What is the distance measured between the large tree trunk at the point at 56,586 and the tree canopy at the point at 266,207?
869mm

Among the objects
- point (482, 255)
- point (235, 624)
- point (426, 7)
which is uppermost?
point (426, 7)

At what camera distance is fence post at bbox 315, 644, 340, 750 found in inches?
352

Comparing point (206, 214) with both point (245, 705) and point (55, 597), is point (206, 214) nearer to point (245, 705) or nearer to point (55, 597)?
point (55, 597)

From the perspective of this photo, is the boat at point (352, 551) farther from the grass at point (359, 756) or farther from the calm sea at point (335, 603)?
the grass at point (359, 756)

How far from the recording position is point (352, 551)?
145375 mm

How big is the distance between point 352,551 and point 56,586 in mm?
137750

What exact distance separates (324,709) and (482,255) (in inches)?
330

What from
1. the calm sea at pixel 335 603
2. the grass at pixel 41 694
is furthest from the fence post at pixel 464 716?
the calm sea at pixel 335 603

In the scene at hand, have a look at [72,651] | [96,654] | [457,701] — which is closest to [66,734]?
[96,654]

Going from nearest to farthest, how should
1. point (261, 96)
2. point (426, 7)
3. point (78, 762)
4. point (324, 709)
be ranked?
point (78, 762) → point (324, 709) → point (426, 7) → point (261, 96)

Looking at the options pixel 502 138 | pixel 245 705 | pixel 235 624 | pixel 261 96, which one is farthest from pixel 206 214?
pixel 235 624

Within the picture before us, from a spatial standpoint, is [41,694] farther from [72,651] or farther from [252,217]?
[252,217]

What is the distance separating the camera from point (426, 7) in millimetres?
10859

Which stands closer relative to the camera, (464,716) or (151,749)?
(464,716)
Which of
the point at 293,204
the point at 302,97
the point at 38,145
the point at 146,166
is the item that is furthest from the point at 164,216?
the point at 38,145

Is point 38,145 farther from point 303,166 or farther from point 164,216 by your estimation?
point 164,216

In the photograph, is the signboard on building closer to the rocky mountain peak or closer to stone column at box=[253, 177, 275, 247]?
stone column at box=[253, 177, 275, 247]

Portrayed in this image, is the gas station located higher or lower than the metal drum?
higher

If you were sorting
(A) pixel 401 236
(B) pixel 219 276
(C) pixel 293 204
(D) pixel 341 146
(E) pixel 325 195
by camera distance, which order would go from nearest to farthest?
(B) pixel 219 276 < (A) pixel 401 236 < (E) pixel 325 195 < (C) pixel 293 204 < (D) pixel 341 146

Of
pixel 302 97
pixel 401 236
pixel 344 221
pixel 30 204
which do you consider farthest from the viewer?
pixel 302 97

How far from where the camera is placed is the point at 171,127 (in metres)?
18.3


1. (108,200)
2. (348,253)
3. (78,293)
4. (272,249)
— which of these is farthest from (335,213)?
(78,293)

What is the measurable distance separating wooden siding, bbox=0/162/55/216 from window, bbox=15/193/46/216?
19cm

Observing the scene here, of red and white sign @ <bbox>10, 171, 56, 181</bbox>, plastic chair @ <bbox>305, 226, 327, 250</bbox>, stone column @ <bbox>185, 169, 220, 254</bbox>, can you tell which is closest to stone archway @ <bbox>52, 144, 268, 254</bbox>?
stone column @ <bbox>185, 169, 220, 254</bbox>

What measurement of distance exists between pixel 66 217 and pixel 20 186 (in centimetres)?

- - - - - - -

# Given instruction:
Write every record out again, unaltered.

# Final answer:
What is the distance measured between the large tree trunk at the point at 56,586 and the tree canopy at the point at 266,207?
869mm

Among the objects
- point (482, 255)
- point (235, 624)
- point (426, 7)
which is uppermost?
point (426, 7)

At what camera distance is fence post at bbox 315, 644, 340, 750 found in inches?
352

Comparing point (206, 214) with both point (245, 705) and point (55, 597), is point (206, 214) nearer to point (245, 705) or nearer to point (55, 597)?
point (55, 597)

From the perspective of this photo, is the boat at point (352, 551) farther from the grass at point (359, 756) or farther from the calm sea at point (335, 603)?
the grass at point (359, 756)

How far from the recording position is point (352, 551)?
145375 mm

How big is the distance between point 352,551 and point 56,586 in mm?
137750

What exact distance separates (324,709) and (482,255) (in inches)?
330

What from
1. the calm sea at pixel 335 603
2. the grass at pixel 41 694
is furthest from the fence post at pixel 464 716?
the calm sea at pixel 335 603

In the scene at hand, have a look at [72,651] | [96,654] | [457,701] — which is closest to [66,734]?
[96,654]

Going from nearest to farthest, how should
1. point (261, 96)
2. point (426, 7)
3. point (78, 762)
4. point (324, 709)
be ranked?
point (78, 762) → point (324, 709) → point (426, 7) → point (261, 96)

Looking at the options pixel 502 138 | pixel 245 705 | pixel 235 624 | pixel 261 96, which one is farthest from pixel 206 214?
pixel 235 624

Within the picture before us, from a spatial standpoint, is [41,694] farther from [72,651] or farther from [252,217]?
[252,217]

What is the distance separating the camera from point (426, 7) in millimetres?
10859

Which stands closer relative to the camera, (464,716) or (151,749)?
(464,716)
Which of
the point at 293,204
the point at 302,97
the point at 38,145
the point at 146,166
is the item that is furthest from the point at 164,216?
the point at 38,145

Is point 38,145 farther from point 303,166 or farther from point 164,216 by your estimation?
point 164,216

In the photograph, is the signboard on building closer to the rocky mountain peak or closer to stone column at box=[253, 177, 275, 247]?
stone column at box=[253, 177, 275, 247]

Portrayed in this image, is the gas station located higher or lower than the metal drum?
higher

If you were sorting
(A) pixel 401 236
(B) pixel 219 276
(C) pixel 293 204
(D) pixel 341 146
(E) pixel 325 195
by camera distance, which order would go from nearest to farthest?
(B) pixel 219 276 < (A) pixel 401 236 < (E) pixel 325 195 < (C) pixel 293 204 < (D) pixel 341 146

Of
pixel 302 97
pixel 401 236
pixel 344 221
pixel 30 204
which do you consider farthest from the viewer?
pixel 302 97

How far from where the camera is placed is the point at 171,127 (in metres)?
18.3


1. (108,200)
2. (348,253)
3. (78,293)
4. (272,249)
— which of these is farthest from (335,213)?
(78,293)

What is the measurable distance separating wooden siding, bbox=0/162/55/216 from window, bbox=15/193/46/216?
19cm

Observing the scene here, of red and white sign @ <bbox>10, 171, 56, 181</bbox>, plastic chair @ <bbox>305, 226, 327, 250</bbox>, stone column @ <bbox>185, 169, 220, 254</bbox>, can you tell which is closest to stone archway @ <bbox>52, 144, 268, 254</bbox>?
stone column @ <bbox>185, 169, 220, 254</bbox>

What measurement of distance exists between pixel 66 217 and pixel 20 186 (in centimetres)?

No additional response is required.